Abstract
AT first sight it would seem that no two countries had less in common than the two about which this book is written; but Count D'Alviella ingeniously and correctly shows, in his thoughtful preface, that they, or rather the Lapps and Arabs, have many circumstances in common. These two peoples “lead the same vagabond existence; they live exclusively upon their herds, they carry with them all they have and that they possess, and they make analogous migrations at the changes of the seasons—the Lapps from the Swedish steppes to the Norwegian valleys, the Arabs from the plains of Sahara to the pastures of Tell.

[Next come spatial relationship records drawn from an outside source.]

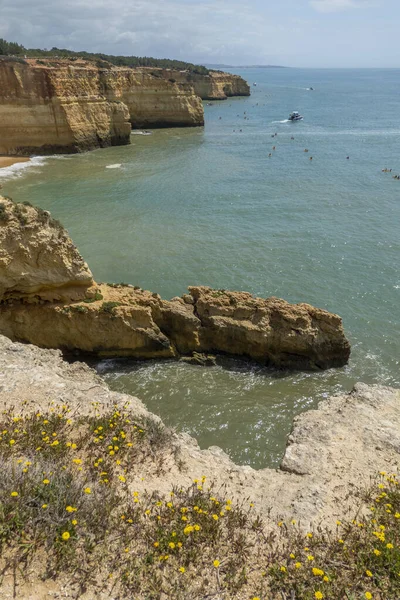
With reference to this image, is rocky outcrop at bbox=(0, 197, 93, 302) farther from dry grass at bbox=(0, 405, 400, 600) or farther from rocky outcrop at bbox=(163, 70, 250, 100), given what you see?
rocky outcrop at bbox=(163, 70, 250, 100)

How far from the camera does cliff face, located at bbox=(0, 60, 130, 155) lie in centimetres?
4397

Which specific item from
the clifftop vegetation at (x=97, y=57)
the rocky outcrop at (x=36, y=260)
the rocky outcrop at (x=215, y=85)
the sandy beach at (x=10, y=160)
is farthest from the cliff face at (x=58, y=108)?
the rocky outcrop at (x=215, y=85)

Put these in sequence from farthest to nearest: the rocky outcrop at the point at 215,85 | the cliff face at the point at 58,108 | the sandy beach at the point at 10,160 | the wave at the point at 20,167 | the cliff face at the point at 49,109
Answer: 1. the rocky outcrop at the point at 215,85
2. the cliff face at the point at 58,108
3. the cliff face at the point at 49,109
4. the sandy beach at the point at 10,160
5. the wave at the point at 20,167

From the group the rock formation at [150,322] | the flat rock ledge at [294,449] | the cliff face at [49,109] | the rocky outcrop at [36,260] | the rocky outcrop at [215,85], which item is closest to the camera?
the flat rock ledge at [294,449]

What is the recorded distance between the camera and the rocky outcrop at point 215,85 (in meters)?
113

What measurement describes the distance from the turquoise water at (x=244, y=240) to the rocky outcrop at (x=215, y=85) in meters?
68.0

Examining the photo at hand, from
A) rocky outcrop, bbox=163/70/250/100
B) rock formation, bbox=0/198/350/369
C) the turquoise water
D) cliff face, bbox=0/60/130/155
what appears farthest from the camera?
rocky outcrop, bbox=163/70/250/100

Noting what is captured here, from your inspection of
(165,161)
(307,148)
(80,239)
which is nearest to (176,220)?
(80,239)

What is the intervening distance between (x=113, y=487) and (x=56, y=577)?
1756mm

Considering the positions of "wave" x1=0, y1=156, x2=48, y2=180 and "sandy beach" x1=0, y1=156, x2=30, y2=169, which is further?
"sandy beach" x1=0, y1=156, x2=30, y2=169

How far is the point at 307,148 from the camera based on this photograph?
5344cm

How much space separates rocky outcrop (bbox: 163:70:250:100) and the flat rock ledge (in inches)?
4294

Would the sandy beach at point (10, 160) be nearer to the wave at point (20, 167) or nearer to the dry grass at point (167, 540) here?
the wave at point (20, 167)

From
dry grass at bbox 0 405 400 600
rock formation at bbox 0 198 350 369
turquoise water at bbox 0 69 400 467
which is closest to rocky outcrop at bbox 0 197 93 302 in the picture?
rock formation at bbox 0 198 350 369
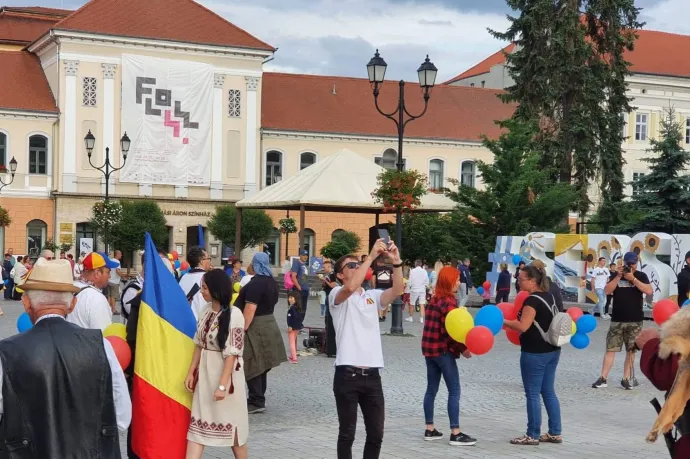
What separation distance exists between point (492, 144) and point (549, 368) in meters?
26.3

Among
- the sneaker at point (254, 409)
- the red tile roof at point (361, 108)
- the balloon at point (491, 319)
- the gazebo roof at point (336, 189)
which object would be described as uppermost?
the red tile roof at point (361, 108)

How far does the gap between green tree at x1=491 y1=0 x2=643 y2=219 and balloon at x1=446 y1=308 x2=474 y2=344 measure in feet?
101

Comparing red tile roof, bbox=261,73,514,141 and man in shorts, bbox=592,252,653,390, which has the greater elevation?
red tile roof, bbox=261,73,514,141

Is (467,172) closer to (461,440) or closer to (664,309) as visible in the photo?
(461,440)

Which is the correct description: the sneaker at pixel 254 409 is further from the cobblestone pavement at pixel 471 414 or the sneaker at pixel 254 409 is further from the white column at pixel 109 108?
the white column at pixel 109 108

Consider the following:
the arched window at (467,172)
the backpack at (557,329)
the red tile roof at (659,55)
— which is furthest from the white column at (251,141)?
the backpack at (557,329)

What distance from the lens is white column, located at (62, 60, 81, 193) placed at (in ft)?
185

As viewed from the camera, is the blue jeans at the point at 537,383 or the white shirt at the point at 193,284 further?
the white shirt at the point at 193,284

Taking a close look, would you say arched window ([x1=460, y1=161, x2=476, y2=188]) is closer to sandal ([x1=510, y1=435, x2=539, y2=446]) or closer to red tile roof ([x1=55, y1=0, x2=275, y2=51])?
red tile roof ([x1=55, y1=0, x2=275, y2=51])

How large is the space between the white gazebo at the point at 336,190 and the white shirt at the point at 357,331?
23.0m

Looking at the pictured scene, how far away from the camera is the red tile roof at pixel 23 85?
5641cm

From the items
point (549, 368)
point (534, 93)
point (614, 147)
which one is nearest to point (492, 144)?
point (534, 93)

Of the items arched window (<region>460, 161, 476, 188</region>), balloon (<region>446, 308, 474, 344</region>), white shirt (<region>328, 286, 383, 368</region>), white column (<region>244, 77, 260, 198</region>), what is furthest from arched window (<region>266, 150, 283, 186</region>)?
white shirt (<region>328, 286, 383, 368</region>)

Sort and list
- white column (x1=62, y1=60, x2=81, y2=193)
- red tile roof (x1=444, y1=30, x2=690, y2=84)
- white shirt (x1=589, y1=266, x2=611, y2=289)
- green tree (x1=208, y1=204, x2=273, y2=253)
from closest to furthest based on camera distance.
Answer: white shirt (x1=589, y1=266, x2=611, y2=289) → white column (x1=62, y1=60, x2=81, y2=193) → green tree (x1=208, y1=204, x2=273, y2=253) → red tile roof (x1=444, y1=30, x2=690, y2=84)
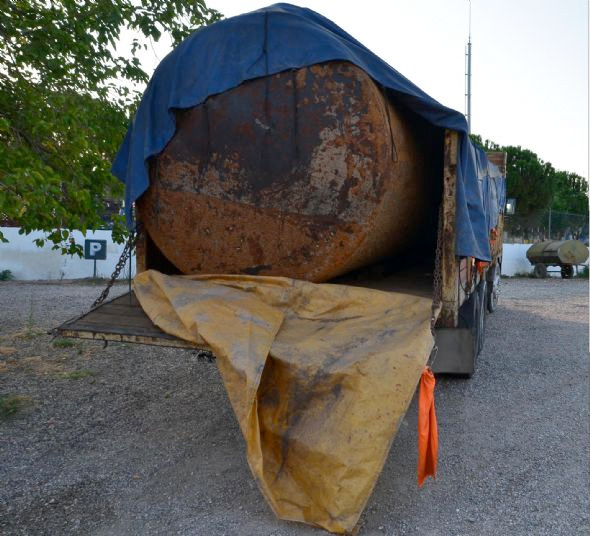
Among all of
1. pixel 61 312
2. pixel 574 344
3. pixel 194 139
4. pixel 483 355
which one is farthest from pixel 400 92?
pixel 61 312

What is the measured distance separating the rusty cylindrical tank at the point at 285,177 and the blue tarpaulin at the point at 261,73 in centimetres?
8

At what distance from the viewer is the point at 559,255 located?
72.7 feet

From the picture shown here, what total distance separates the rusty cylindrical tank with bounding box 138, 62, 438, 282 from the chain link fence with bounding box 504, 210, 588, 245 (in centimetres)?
2605

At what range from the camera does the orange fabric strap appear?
327 centimetres

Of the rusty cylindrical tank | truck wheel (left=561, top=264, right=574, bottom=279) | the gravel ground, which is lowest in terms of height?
the gravel ground

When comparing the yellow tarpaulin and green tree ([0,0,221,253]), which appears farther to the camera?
green tree ([0,0,221,253])

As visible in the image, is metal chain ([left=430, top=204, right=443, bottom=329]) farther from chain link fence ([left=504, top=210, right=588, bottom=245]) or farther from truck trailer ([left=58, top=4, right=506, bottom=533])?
chain link fence ([left=504, top=210, right=588, bottom=245])

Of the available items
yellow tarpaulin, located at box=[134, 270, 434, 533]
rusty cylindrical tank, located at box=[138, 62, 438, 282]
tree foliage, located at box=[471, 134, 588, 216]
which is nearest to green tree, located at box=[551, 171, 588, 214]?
tree foliage, located at box=[471, 134, 588, 216]

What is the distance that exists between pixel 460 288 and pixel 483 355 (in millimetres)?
3253

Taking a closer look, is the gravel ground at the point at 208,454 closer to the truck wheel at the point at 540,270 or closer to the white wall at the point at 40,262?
the white wall at the point at 40,262

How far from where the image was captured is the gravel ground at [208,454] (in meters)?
3.29

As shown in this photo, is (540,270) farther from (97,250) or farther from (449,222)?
(449,222)

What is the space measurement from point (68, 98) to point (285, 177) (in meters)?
3.14

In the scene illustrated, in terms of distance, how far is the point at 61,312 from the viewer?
11602 mm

In this manner of life they have both acquired the same strength of constitution, or rather the same power of resisting such fatigue, privations, and weather as would kill the most robust European. … Both the Lapps and the Arabs—who are rather the slaves than the masters of Nature—owe their consciousness of isolation and powerlessness to the same superstitions, the same beliefs in spirits, to the ‘evil eye,’ in amulets, and in incantations. … Both races—restricted for centuries to a form of society unsuitable to any kind of progress—affect the same respect for the routine of their ancestors, and the same disdain for the arts of civilisation.” The author concludes rightly, we think, that both peoples, incapable as they are of transformation or civilisation, are doomed to disappearance. Many attempts have been made by the Swedish and French Governments to get these nomads to settle down into civilised life, but invariably without success. The author, on the authority of M. Charles Martins, relates that the French Government gave to a number of the poorest Arabs of the Sahara some fertile fields with a ready-built village, and even a mosque in the middle of it. They reserved the houses for their flocks, and pitched their tents in the streets; until one day the nostalgia of the desert seized upon them, and they returned rejoicing to their wandering life.
Sahara and Lapland. Travels in the African Desert and the Polar World.
By Count Goblet D'Alviella. Translated from the French by Mrs. Cashel Hoey. (London: Asher and Co., 1874.)